**WRITTEN INSTRUCTION:**
Reproduce the listing verbatim from the line containing "In the picture, does" through the line containing "Answer: (251,145) < (152,285) < (440,14)", both included, and nothing beyond that range.

**MATERIALS PROVIDED:**

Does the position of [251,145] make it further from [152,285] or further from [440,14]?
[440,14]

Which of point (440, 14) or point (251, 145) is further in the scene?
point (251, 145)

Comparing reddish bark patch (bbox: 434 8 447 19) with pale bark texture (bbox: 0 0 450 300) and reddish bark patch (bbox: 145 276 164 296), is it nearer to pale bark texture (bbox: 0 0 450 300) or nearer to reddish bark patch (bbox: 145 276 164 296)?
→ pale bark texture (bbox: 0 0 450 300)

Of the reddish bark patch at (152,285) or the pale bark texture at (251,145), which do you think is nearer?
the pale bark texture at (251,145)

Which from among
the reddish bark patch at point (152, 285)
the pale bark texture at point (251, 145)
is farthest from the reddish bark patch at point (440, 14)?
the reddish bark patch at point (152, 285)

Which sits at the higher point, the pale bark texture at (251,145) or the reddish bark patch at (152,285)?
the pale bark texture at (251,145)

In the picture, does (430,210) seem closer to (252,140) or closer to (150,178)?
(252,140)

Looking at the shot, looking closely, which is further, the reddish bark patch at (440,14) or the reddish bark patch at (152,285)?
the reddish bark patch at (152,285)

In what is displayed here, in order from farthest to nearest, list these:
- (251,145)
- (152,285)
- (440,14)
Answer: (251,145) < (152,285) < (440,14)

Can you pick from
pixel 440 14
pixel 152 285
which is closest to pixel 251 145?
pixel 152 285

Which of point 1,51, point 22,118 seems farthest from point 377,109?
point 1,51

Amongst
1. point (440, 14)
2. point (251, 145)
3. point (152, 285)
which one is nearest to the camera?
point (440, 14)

**EXERCISE ANSWER:**
In the picture, does (430,210) seem closer to (252,140) or closer to (150,178)?
(252,140)

Looking at the shot, looking closely, which is further, the reddish bark patch at (440,14) or the reddish bark patch at (152,285)?
the reddish bark patch at (152,285)

In what is displayed here, in order from farthest to nearest, list these:
- (251,145)
- (152,285)
- (440,14)
Answer: (251,145) < (152,285) < (440,14)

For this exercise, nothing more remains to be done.